Unnamed: 0,Postcode,Borough,Neighbourhood,Latitude,Longitude
0,M3A,North York,Parkwoods,43.753259,-79.329656
1,M4A,North York,Victoria Village,43.725882,-79.315572
2,M5A,Downtown Toronto,"Harbourfront,Regent Park",43.654260,-79.360636
3,M6A,North York,"Lawrence Heights,Lawrence Manor",43.718518,-79.464763
4,M7A,Queen's Park,Queen's Park,43.662301,-79.389494
5,M9A,Etobicoke,Islington Avenue,43.667856,-79.532242
6,M1B,Scarborough,"Rouge,Malvern",43.806686,-79.194353
7,M3B,North York,Don Mills North,43.745906,-79.352188
8,M4B,East York,"Woodbine Gardens,Parkview Hill",43.706397,-79.309937
9,M5B,Downtown Toronto,"Ryerson,Garden District",43.657162,-79.378937


#### Running clustering tests on the data to cluster by latitude, longitude, and number of neighbourhoods

In [5]:
X = canada_post.copy()
X['num_N'] = X['Neighbourhood'].apply(lambda h: len(h.split(',')))
X.head()

Unnamed: 0,Postcode,Borough,Neighbourhood,Latitude,Longitude,num_N
0,M3A,North York,Parkwoods,43.753259,-79.329656,1
1,M4A,North York,Victoria Village,43.725882,-79.315572,1
2,M5A,Downtown Toronto,"Harbourfront,Regent Park",43.65426,-79.360636,2
3,M6A,North York,"Lawrence Heights,Lawrence Manor",43.718518,-79.464763,2
4,M7A,Queen's Park,Queen's Park,43.662301,-79.389494,1


In [6]:
from sklearn.cluster import KMeans
from sklearn.preprocessing import StandardScaler

X = X[['Latitude', 'Longitude', 'num_N']]

s = StandardScaler()

X_norm = s.fit(X).transform(X)

clusterer = KMeans(n_clusters= 5, init = 'random', random_state = 42)
clusterer.fit(X_norm)

KMeans(algorithm='auto', copy_x=True, init='random', max_iter=300, n_clusters=5,
       n_init=10, n_jobs=None, precompute_distances='auto', random_state=42,
       tol=0.0001, verbose=0)

In [7]:
classes = clusterer.predict(X_norm)

In [8]:
X['predictions'] = classes

In [9]:
import folium

To_coord = [43.7532, -79.3832]

themap = folium.Map(location = To_coord, zoom_start = 11)

for i in range(0,len(X)):
    if(X.iloc[i]['predictions'] == 0):
        folium.Marker([X['Latitude'][i], X['Longitude'][i]],
          icon = folium.Icon(color='red')).add_to(themap)
        
    if(X.iloc[i]['predictions'] == 1):
        folium.Marker([X['Latitude'][i], X['Longitude'][i]],
          icon = folium.Icon(color='blue')).add_to(themap)
        
    if(X.iloc[i]['predictions'] == 2):
        folium.Marker([X['Latitude'][i], X['Longitude'][i]],
          icon = folium.Icon(color='green')).add_to(themap)
        
    if(X.iloc[i]['predictions'] == 3):
        folium.Marker([X['Latitude'][i], X['Longitude'][i]],
          icon = folium.Icon(color='orange')).add_to(themap)
        
    if(X.iloc[i]['predictions'] == 4):
        folium.Marker([X['Latitude'][i], X['Longitude'][i]],
          icon = folium.Icon(color='black')).add_to(themap)



In [16]:
from IPython.core.display import HTML
display(themap)

In [79]:
s.inverse_transform(clusterer.cluster_centers_)
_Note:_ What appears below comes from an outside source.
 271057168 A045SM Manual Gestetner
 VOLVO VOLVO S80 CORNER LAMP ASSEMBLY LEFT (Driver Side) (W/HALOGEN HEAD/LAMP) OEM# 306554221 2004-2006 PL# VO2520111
array([[ 43.76799803, -79.28748517,   1.96      ],
       [ 43.6784762 , -79.37053168,   1.37142857],
       [ 43.64830877, -79.46592861,   2.3125    ],
       [ 43.6660393 , -79.50723083,   5.55555556],
       [ 43.73670472, -79.48505981,   1.5       ]])

### Analysis
  
  The KMeans test was done with 5 clusters. The objective is to view the features of latitude and longitude, along with the number of neighbourhoods in each postal code. The 5 classes were created, largely split by geographic location (the latitude and longitude). One major point to notice is that the 3rd and 4th class, colored green and orange have a higher number of average neighbourhoods tahn the others. For the 4th class (orange), it is much higher than the other classes. This implies the orange postcodes are more densely populated than the others.